### Source extract
★ ★ ★ ★ ★ ★ ★
While content-based methods excel in detecting continuous text plagiarism, they often fall short in identifying semantic rewriting and translation plagiarism. Combining structure-based plagiarism detection methods with content-based methods has proven effective in enhancing detection efficiency. Citations and references-based plagiarism detection methods can be employed when a paper has correct and complete citations. Experimental results consistently demonstrate the effectiveness of integrating content-based, structure-based, and citations and references-based methods for comprehensive plagiarism detection.
In recent years, deep neural networks (DNNs) have achieved remarkable success and found applications in various natural language processing tasks, including machine translation and questionanswering systems. DNNs are increasingly being applied in text plagiarism detection, text similarity calculation, and sentence rewriting detection. Notable contributions include He (2015) [18], Tai (2015) [19], Kiros (2015) [20], and Mueller (2016) [21], who proposed multi-perspective convolutional neural networks, TreeLSTM, Skip-Thought, and Siamese LSTM networks, respectively, for calculating sentence similarity.
2.2 Low-Resource Plagiarism Detection
In the realm of low-resource language plagiarism detection, noteworthy exploratory work has been undertaken. Karzan Wakil (2017) [22] conducted research on Kurdish plagiarism detection, employing an N-gram model to identify plagiarized elements at the levels of words, phrases, and paragraphs. Similarly, Sara Sameen (2017) [23] utilized a diverse set of machine learning techniques, including Naive Bayes, Support Vector Machine, J48, and Random Forest, to detect both continuous text plagiarism and rewriting in Urdu. Fingerprinting methods were applied in [24] and [25] for the detection of plagiarism in Russian and Indonesian, respectively.
Conversely, research on cross-language text plagiarism detection, particularly in the domain of translation plagiarism, is relatively scarce. Existing studies predominantly concentrate on cross-language text semantic similarity calculation, spanning language pairs such as English-German, English-French, English-Spanish, English-Arabic, and English-Haitian. Some cross-language text plagiarism detection research incorporates methods from cross-language information retrieval, multilingual text classification, and cross-lingual text similarity calculation. Generally, four methods have been employed in cross-language text plagiarism detection: grammar-based [26], dictionary-based [2], parallel/comparable corpus-based [27], and semantic-based [28, 29]. Machine translation-based methods also find application in this context.
Presently, limited research exists on low-resource language plagiarism detection, presenting challenges related to the acquisition of training data and the effectiveness of few-shot detection. This paper aims to address these challenges by proposing an improved attentive Siamese LSTM model tailored for detecting semantic rewriting and translation-based plagiarism. Additionally, we introduce a corpus expansion method based on data augmentation, specifically designed to enhance performance in low-resource language scenarios.
★ ★ ★ ★ ★ ★ ★
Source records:
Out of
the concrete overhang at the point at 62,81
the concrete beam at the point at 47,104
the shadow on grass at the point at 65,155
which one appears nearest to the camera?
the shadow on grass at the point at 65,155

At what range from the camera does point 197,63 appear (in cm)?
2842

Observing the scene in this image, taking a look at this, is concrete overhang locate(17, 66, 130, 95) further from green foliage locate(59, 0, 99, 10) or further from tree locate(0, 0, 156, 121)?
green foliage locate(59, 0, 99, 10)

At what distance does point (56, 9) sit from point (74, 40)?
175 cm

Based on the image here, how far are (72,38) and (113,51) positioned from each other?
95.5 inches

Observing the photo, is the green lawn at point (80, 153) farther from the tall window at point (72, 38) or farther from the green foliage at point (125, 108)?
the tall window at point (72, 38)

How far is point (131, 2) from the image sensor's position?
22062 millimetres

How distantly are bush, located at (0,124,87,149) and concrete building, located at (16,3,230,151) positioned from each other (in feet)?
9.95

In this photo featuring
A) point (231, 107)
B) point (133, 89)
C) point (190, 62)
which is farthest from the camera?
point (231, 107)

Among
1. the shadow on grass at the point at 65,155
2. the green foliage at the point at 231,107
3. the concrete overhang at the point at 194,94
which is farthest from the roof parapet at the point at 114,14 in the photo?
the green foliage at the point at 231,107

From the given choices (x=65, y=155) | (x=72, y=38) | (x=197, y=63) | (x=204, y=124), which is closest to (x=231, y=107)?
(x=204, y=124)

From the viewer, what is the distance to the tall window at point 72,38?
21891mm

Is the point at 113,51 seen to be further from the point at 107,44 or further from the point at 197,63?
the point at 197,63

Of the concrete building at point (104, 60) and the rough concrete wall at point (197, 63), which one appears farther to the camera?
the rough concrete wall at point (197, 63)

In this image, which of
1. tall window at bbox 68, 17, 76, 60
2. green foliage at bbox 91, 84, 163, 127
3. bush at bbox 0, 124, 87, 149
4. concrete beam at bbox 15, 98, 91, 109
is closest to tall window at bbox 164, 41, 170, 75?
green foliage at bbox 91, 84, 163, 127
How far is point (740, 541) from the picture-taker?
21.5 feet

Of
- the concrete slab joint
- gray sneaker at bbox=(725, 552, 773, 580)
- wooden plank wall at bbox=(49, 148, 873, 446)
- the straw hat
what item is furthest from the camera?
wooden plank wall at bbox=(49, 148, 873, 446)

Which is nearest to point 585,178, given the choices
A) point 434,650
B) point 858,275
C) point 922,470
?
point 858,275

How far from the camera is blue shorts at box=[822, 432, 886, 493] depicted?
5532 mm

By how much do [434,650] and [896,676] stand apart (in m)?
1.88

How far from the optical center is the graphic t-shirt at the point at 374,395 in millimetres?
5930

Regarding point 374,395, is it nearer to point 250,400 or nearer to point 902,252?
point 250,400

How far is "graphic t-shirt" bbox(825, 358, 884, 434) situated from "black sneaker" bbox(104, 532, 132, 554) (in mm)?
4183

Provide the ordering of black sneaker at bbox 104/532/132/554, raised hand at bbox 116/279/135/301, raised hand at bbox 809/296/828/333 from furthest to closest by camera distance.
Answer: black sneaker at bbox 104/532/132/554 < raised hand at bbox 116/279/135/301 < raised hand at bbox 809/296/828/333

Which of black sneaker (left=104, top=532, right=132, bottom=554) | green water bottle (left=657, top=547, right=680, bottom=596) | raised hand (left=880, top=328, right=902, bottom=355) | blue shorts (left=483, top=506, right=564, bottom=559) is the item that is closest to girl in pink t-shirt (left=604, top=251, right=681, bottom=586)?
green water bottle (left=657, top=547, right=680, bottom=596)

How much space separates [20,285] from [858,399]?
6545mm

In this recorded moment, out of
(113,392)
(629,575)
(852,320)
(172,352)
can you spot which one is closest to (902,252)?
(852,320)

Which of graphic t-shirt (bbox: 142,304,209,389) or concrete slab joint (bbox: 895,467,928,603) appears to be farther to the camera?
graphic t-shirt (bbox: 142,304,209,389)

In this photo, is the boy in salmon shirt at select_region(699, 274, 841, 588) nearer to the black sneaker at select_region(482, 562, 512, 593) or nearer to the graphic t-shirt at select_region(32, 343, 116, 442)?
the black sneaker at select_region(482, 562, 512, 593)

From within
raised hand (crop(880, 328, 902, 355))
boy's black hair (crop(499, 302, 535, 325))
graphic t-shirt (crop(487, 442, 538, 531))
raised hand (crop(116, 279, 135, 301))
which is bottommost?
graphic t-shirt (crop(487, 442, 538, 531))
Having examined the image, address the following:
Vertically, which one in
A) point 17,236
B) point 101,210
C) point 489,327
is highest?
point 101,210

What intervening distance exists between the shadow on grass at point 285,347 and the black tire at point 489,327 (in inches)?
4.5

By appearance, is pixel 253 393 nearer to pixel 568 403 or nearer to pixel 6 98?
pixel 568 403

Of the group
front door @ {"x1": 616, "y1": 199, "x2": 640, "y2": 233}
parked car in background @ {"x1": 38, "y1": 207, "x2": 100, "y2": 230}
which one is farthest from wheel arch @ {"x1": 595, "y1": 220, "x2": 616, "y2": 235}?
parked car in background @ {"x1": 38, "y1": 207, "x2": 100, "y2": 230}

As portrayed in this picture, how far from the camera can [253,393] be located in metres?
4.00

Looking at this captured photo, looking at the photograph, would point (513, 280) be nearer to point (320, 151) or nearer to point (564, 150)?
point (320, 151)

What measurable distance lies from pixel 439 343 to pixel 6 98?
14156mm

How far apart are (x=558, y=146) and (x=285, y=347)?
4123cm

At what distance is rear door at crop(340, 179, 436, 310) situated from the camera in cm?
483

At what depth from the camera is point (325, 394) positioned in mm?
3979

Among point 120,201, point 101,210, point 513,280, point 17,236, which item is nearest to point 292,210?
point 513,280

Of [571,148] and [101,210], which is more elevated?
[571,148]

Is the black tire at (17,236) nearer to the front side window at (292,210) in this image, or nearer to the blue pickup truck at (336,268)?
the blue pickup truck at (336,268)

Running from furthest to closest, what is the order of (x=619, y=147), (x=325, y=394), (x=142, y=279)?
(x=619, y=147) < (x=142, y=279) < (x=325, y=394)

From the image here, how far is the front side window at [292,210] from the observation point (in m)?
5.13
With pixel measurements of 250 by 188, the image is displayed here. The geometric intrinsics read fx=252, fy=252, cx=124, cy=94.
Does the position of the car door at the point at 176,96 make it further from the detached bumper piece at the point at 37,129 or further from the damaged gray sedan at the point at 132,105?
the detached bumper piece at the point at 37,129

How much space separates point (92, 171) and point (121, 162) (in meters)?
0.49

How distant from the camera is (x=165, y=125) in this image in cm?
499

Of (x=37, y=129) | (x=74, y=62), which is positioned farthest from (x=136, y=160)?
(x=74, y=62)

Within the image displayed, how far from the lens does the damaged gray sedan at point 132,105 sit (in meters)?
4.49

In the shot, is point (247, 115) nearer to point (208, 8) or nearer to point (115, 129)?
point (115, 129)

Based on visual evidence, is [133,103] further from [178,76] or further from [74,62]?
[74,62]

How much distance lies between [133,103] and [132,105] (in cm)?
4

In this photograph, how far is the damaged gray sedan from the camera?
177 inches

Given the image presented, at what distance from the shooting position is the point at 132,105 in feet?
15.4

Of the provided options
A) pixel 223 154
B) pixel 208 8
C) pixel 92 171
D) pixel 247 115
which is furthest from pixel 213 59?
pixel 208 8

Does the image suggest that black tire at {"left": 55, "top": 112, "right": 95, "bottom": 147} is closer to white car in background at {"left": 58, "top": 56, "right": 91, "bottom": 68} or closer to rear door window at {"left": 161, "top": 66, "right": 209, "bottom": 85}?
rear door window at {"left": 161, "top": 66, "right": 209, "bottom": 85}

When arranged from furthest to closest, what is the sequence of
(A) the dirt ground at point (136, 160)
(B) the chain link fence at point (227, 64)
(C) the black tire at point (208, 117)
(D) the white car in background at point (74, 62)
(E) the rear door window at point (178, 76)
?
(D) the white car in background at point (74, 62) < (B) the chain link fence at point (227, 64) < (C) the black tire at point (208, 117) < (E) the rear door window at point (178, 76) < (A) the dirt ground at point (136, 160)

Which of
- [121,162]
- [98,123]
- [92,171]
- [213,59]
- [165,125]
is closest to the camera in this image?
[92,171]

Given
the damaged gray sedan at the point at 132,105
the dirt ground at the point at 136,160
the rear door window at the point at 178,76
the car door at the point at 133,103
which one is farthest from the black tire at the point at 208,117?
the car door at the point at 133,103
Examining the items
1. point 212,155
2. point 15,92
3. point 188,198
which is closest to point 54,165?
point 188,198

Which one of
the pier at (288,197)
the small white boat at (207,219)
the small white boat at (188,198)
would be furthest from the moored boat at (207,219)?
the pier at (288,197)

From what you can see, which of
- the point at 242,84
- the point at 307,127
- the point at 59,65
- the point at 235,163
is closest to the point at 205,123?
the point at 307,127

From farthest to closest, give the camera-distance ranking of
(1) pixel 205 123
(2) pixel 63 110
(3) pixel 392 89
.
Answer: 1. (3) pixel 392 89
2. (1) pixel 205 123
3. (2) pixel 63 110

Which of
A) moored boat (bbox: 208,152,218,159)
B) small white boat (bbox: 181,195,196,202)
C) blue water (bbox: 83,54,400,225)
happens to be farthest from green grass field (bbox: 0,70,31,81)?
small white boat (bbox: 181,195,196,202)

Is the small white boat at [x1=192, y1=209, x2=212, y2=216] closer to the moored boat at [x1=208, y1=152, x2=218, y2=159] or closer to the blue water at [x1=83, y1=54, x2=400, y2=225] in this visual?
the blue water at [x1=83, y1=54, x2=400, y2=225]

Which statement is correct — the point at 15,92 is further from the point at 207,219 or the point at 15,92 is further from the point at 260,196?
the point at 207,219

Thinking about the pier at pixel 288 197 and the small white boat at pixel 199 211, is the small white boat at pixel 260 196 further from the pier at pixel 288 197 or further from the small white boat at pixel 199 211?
★ ★ ★ ★ ★ ★ ★
### Requirements
1. Reproduce the passage of the plagiarism detection text starting with "Presently, limited research" and going on through "low-resource language scenarios.".
2. Transcribe the lines of the records starting with the line with "Given the image" and going on through the line with "(D) the white car in background at point (74, 62) <", and nothing more.

### Task responses
1.
Presently, limited research exists on low-resource language plagiarism detection, presenting challenges related to the acquisition of training data and the effectiveness of few-shot detection. This paper aims to address these challenges by proposing an improved attentive Siamese LSTM model tailored for detecting semantic rewriting and translation-based plagiarism. Additionally, we introduce a corpus expansion method based on data augmentation, specifically designed to enhance performance in low-resource language scenarios.

2.
Given the image presented, at what distance from the shooting position is the point at 132,105 in feet?
15.4

Of the provided options
A) pixel 223 154
B) pixel 208 8
C) pixel 92 171
D) pixel 247 115
which is furthest from pixel 213 59?
pixel 208 8

Does the image suggest that black tire at {"left": 55, "top": 112, "right": 95, "bottom": 147} is closer to white car in background at {"left": 58, "top": 56, "right": 91, "bottom": 68} or closer to rear door window at {"left": 161, "top": 66, "right": 209, "bottom": 85}?
rear door window at {"left": 161, "top": 66, "right": 209, "bottom": 85}

When arranged from furthest to closest, what is the sequence of
(A) the dirt ground at point (136, 160)
(B) the chain link fence at point (227, 64)
(C) the black tire at point (208, 117)
(D) the white car in background at point (74, 62)
(E) the rear door window at point (178, 76)
?
(D) the white car in background at point (74, 62) < (B) the chain link fence at point (227, 64) < (C) the black tire at point (208, 117) < (E) the rear door window at point (178, 76) < (A) the dirt ground at point (136, 160)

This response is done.